When David Dimbleby revealed his new scorpion tattoo last week, there were those who rolled their eyes and implored the 75-year-old to act his age. It seems to me that 75 is the perfect age to get a tattoo: you know your own mind; your parents can't stop you; you don't have to worry about it looking silly when your skin starts to sag; and if you do decide that you hate it, you probably won't have to spend another 75 years regretting it.

As for those who think that the embarrassing intercession of an establishment oldie will "finally" put a stop to this youth "trend" for having tattoos … well, tattoos are sort of the antithesis to a trend. There's nothing fashionable or fleeting about them, either historically or for the recipient.

Dimbleby is not the only one to be told that his behaviour is inappropriate for his age, when really it is completely conventional. Take Miley Cyrus (please, someone). When I hear that something "controversial" has happened involving the 20-year-old former Disney poster girl, I wait to hear what she has done that is out of the ordinary for someone of her age and social bracket, then find she is sticking rigidly to the script.

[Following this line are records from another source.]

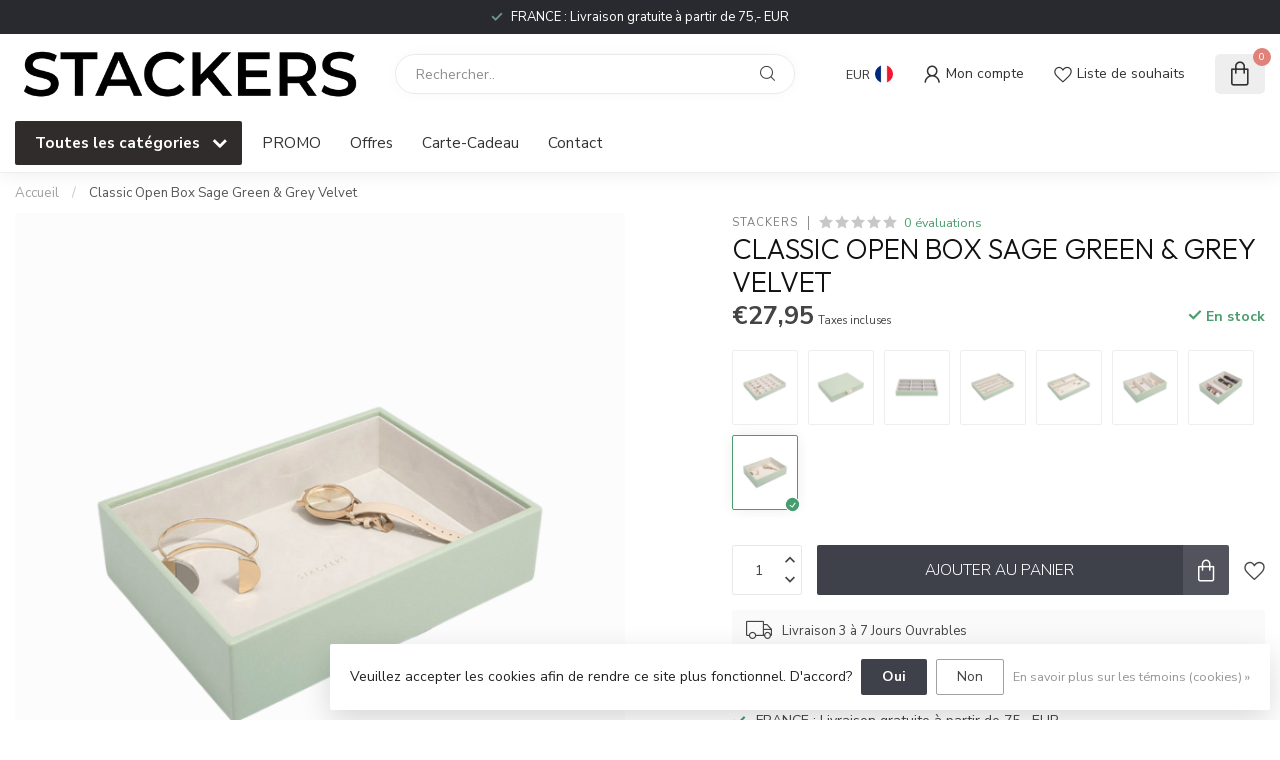

--- FILE ---
content_type: text/html;charset=utf-8
request_url: https://www.stackersbox.eu/fr/search/CLASSIC-SAGE/?request_type=ajax&request_action=collection&mode=variants&limit=12&sort=popular&product_id=115136066
body_size: 585
content:
  	
		
	        


        

 

		
  						
			<!-- value:  -->





	<a href="stackers-classic-25-section-box-sage-green.html" class="dy-product-group-variant dy-item-selectable">
    <img src="https://cdn.webshopapp.com/shops/53261/files/344598748/65x75x2/stackers-classic-25-sage-green.jpg" alt="STACKERS Classic 25 / Sage Green" title="STACKERS Classic 25 / Sage Green" width="65" height="75" class="gray-overlay img-responsive" />
	</a>


 
        

 

		
  						
			<!-- value:  -->





	<a href="stackers-classic-top-box-sage-green.html" class="dy-product-group-variant dy-item-selectable">
    <img src="https://cdn.webshopapp.com/shops/53261/files/344595498/65x75x2/stackers-classic-top-sage-green.jpg" alt="STACKERS Classic Top / Sage Green" title="STACKERS Classic Top / Sage Green" width="65" height="75" class="gray-overlay img-responsive" />
	</a>


 
        

 

		
  						
			<!-- value:  -->





	<a href="stackers-box-classic-9-section-green-75708.html" class="dy-product-group-variant dy-item-selectable">
    <img src="https://cdn.webshopapp.com/shops/53261/files/391760426/65x75x2/stackers-classic-9-sage-green.jpg" alt="STACKERS Classic 9 / Sage Green" title="STACKERS Classic 9 / Sage Green" width="65" height="75" class="gray-overlay img-responsive" />
	</a>


 
        

 

		
  						
			<!-- value:  -->





	<a href="stackers-classic-5-section-box-sage-green.html" class="dy-product-group-variant dy-item-selectable">
    <img src="https://cdn.webshopapp.com/shops/53261/files/344629488/65x75x2/stackers-classic-5-sage-green.jpg" alt="STACKERS Classic 5 / Sage Green" title="STACKERS Classic 5 / Sage Green" width="65" height="75" class="gray-overlay img-responsive" />
	</a>


 
        

 

		
  						
			<!-- value:  -->





	<a href="stackers-classic-4-section-box-sage-green.html" class="dy-product-group-variant dy-item-selectable">
    <img src="https://cdn.webshopapp.com/shops/53261/files/344625168/65x75x2/stackers-classic-4-sage-green.jpg" alt="STACKERS Classic 4 / Sage Green" title="STACKERS Classic 4 / Sage Green" width="65" height="75" class="gray-overlay img-responsive" />
	</a>


 
        

 

		
  						
			<!-- value:  -->





	<a href="stackers-classic-3-section-box-sage-green.html" class="dy-product-group-variant dy-item-selectable">
    <img src="https://cdn.webshopapp.com/shops/53261/files/344599691/65x75x2/stackers-classic-3-sage-green.jpg" alt="STACKERS Classic 3 / Sage Green" title="STACKERS Classic 3 / Sage Green" width="65" height="75" class="gray-overlay img-responsive" />
	</a>


 
        

 

		
  						
			<!-- value:  -->





	<a href="stackers-classic-eyewear-box-sage-green.html" class="dy-product-group-variant dy-item-selectable">
    <img src="https://cdn.webshopapp.com/shops/53261/files/344628019/65x75x2/stackers-classic-eyewear-sage-green.jpg" alt="STACKERS Classic Eyewear / Sage Green" title="STACKERS Classic Eyewear / Sage Green" width="65" height="75" class="gray-overlay img-responsive" />
	</a>


 
        

 

		
  						
			<!-- value:  -->





	<a href="stackers-classic-open-box-sage-green.html" class="dy-product-group-variant dy-item-selectable active dy-active">
    <img src="https://cdn.webshopapp.com/shops/53261/files/344627222/65x75x2/stackers-classic-open-sage-green.jpg" alt="STACKERS Classic Open / Sage Green" title="STACKERS Classic Open / Sage Green" width="65" height="75" class="gray-overlay img-responsive" />
	</a>


 	
 

--- FILE ---
content_type: text/javascript;charset=utf-8
request_url: https://www.stackersbox.eu/fr/services/stats/pageview.js?product=115136066&hash=687e
body_size: -410
content:
// SEOshop 29-01-2026 18:45:35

Last week, she "controversially" smoked a funny-looking cigarette on stage in Amsterdam and tweeted (the outrageous little madam) that "sometimes in life you just gotta decide to not give AF". Bless. She is twerking her little heart out trying to shock, but the whole squeaky-clean teen star turned drug-taking, snarling sexpot thing hasn't really been controversial since Elvis. It would be more shocking if she turned up to a gig wearing a self-knit cardigan.

Then there's Kate Moss, who is celebrating her imminent 40th birthday by posing for Playboy in a position and outfit similar to that shown in the pop artist Allen Jones's woman-on-all-fours Table, which caused such a stir … back in 1969.

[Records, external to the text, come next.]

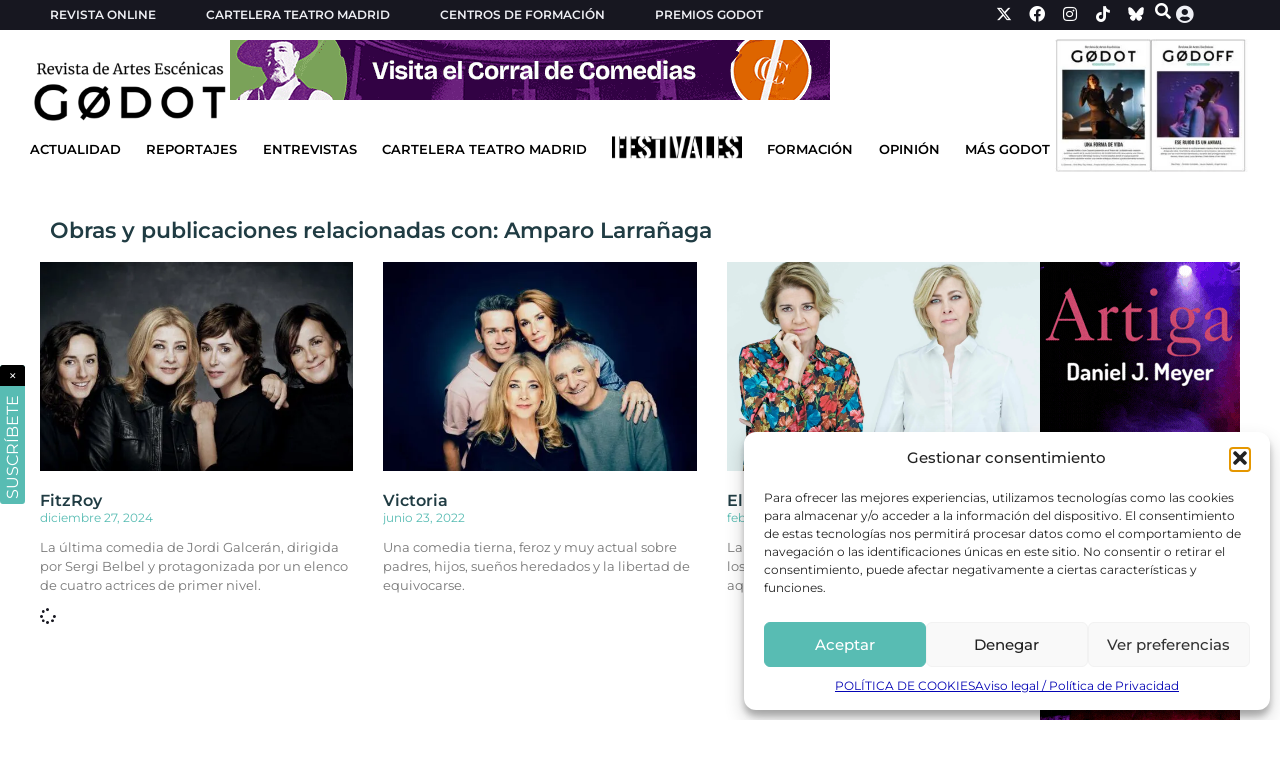

--- FILE ---
content_type: application/javascript
request_url: https://revistagodot.com/wp-content/themes/revista-godot-theme/addons/cookie-service/cookie-service.js
body_size: 46
content:
export default class CookieService {
    set(name, value, days = 7) {
        const expires = new Date();
        expires.setTime(expires.getTime() + days * 24 * 60 * 60 * 1000);
        document.cookie = `${name}=${value};expires=${expires.toUTCString()};path=/`;
    }

    get(name) {
        const cookies = document.cookie.split(';');
        const cookie = cookies.find(c => c.trim().startsWith(name + '='));
        return cookie ? cookie.split('=')[1] : null;
    }

    check(name) {
        return this.get(name) !== null;
    }

    remove(name) {
        document.cookie = `${name}=;expires=Thu, 01 Jan 1970 00:00:00 GMT;path=/`;
    }
}


--- FILE ---
content_type: application/javascript
request_url: https://revistagodot.com/wp-content/themes/revista-godot-theme/addons/pf-calendar/components/month.js
body_size: 544
content:
// components/month.js
import { Week } from './week.js';

export class Month {
    constructor(state, events, mode) {
        this.state = state;
        this.events = events;
        this.mode = mode;
        this.weekComponent = new Week(state, events, mode);
    }

    render() {
        const { currentMonth, currentYear } = this.state.getState();
        const firstDayOfMonth = new Date(currentYear, currentMonth, 1);
        const lastDayOfMonth = new Date(currentYear, currentMonth + 1, 0);

        const weeks = [];
        let currentWeek = [];
        let currentDate = new Date(firstDayOfMonth);

        // Ajustar al primer día de la semana (lunes)
        const startDay = firstDayOfMonth.getDay() === 0 ? 6 : firstDayOfMonth.getDay() - 1;
        for (let i = 0; i < startDay; i++) {
            currentWeek.push(null);
        }

        while (currentDate <= lastDayOfMonth) {
            currentWeek.push(new Date(currentDate));
            if (currentWeek.length === 7) {
                weeks.push([...currentWeek]);
                currentWeek = [];
            }
            currentDate.setDate(currentDate.getDate() + 1);
        }

        // Rellenar la última semana con null si es necesario
        while (currentWeek.length < 7) {
            currentWeek.push(null);
        }
        weeks.push(currentWeek);

        // Crear el elemento contenedor del mes
        const monthElement = document.createElement('div');
        monthElement.classList.add('pf-calendar-month');

        // Añadir la fila de encabezados de días
        const headerRow = this.renderDayHeaders();
        monthElement.appendChild(headerRow);

        // Renderizar todas las semanas
        weeks.forEach(weekDates => {
            const weekElement = this.weekComponent.render(
                weekDates.map(date => date ? new Date(date) : null)
            );
            monthElement.appendChild(weekElement);
        });

        return monthElement;
    }

    renderDayHeaders() {
        const headerElement = document.createElement('div');
        headerElement.classList.add('pf-calendar-week', 'pf-calendar-header-days');

        const dayInitials = ['L', 'M', 'X', 'J', 'V', 'S', 'D']; // Lunes a Domingo

        dayInitials.forEach(initial => {
            const dayHeader = document.createElement('div');
            dayHeader.classList.add('pf-calendar-day', 'pf-calendar-day-header');
            dayHeader.textContent = initial;
            headerElement.appendChild(dayHeader);
        });

        return headerElement;
    }
}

Controversial? Maybe, in an attention-seeking and slightly needy "Readers' Wives" sort of way. But, just like when she walked down the catwalk smoking a cigarette in 2011, the most shocking thing about it is that she still seems so desperate to shock.

I sympathise. It must be hard for young people – and approaching middle-age people – to make their mark on a cynical public when it's all been done before. Tattoos are hardly shocking when goody two‑shoes David Beckham is covered by them. A youth filled by inventive and well-documented drug-taking only serves to turn you into Sir Paul McCartney. And it's pretty hard to show more of your body than Madonna did in her book Sex, which was published in October 1992, a month before Miley was born.

However, I think Miley is on to something. Recently, she tweeted that she was up at 2:45am … making her bed "because clean sheets are heaven on earth". Now that's what I call unconventional. Especially if she snuggled in to watch Question Time with a Horlicks and tut at Dimbleby's silly tattoo.